• **Written problem**: Please report each line below that contains the word "foliage", copying every such line in full.

• **Input**:
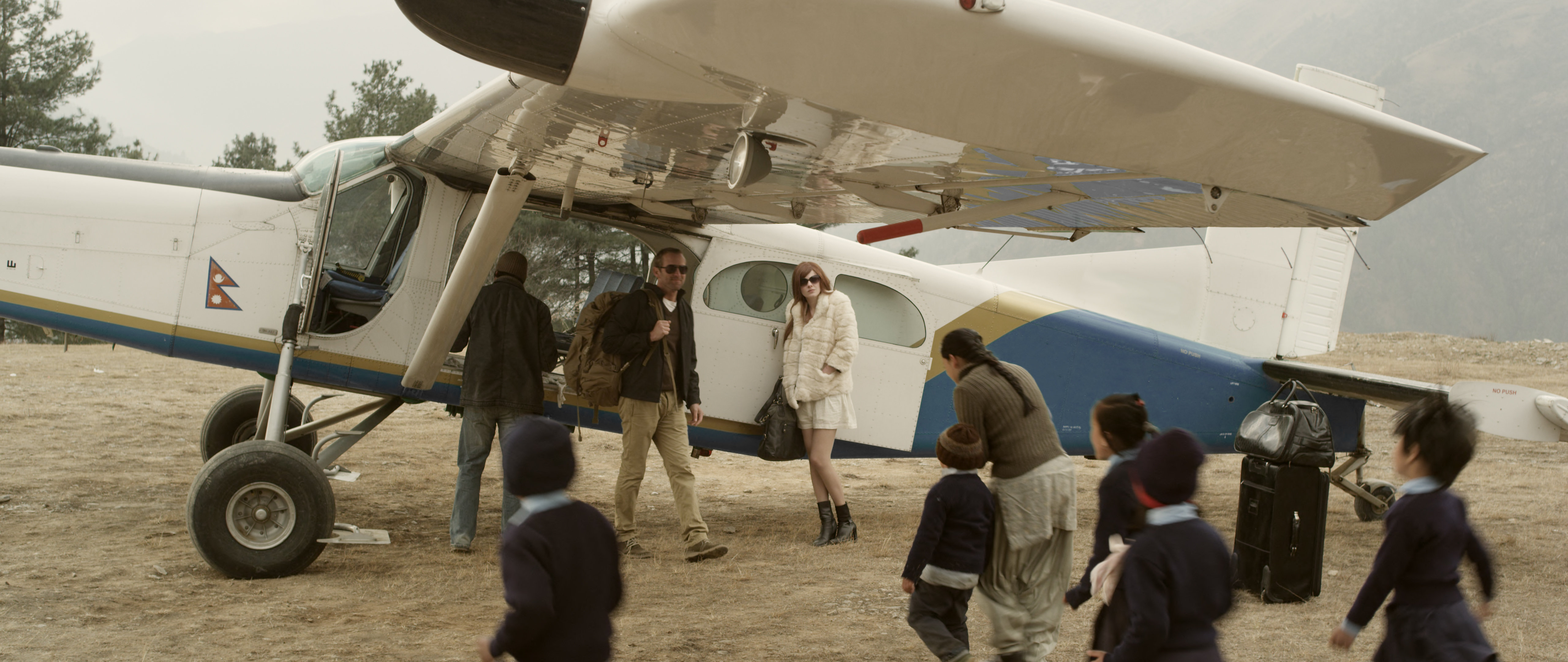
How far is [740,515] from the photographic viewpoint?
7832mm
* * *
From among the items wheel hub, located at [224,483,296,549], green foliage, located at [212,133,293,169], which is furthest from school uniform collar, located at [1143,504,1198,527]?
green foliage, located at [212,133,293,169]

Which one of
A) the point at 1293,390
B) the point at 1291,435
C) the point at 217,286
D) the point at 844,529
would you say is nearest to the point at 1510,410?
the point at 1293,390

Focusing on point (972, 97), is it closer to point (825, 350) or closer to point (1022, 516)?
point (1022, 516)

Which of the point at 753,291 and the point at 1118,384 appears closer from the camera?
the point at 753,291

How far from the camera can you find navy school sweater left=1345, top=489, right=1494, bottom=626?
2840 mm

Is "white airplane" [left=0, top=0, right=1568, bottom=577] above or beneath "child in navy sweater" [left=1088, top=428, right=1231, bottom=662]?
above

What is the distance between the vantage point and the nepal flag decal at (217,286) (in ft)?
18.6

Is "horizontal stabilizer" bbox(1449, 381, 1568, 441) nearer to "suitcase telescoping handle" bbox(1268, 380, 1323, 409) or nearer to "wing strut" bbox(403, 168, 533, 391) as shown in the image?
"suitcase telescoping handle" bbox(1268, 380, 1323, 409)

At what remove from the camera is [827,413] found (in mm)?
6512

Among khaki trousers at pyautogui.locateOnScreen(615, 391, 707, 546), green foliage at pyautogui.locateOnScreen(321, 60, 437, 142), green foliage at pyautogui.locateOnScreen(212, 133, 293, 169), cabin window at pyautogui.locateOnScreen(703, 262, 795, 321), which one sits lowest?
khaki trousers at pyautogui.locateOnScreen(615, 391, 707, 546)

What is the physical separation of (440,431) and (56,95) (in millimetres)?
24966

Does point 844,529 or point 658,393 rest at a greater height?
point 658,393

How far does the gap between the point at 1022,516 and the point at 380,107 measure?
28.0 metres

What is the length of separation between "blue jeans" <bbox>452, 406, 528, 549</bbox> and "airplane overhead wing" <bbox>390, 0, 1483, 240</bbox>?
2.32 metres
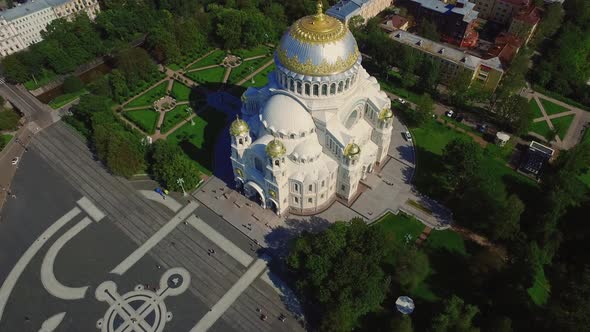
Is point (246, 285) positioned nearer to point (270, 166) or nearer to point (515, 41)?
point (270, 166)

• **Answer for the task**:
From among the items wheel hub, located at [224,483,296,549], green foliage, located at [212,133,293,169], which is furthest from school uniform collar, located at [1143,504,1198,527]?
green foliage, located at [212,133,293,169]
Among khaki trousers at pyautogui.locateOnScreen(615, 391, 707, 546), green foliage at pyautogui.locateOnScreen(321, 60, 437, 142), green foliage at pyautogui.locateOnScreen(212, 133, 293, 169), cabin window at pyautogui.locateOnScreen(703, 262, 795, 321), which one sits lowest?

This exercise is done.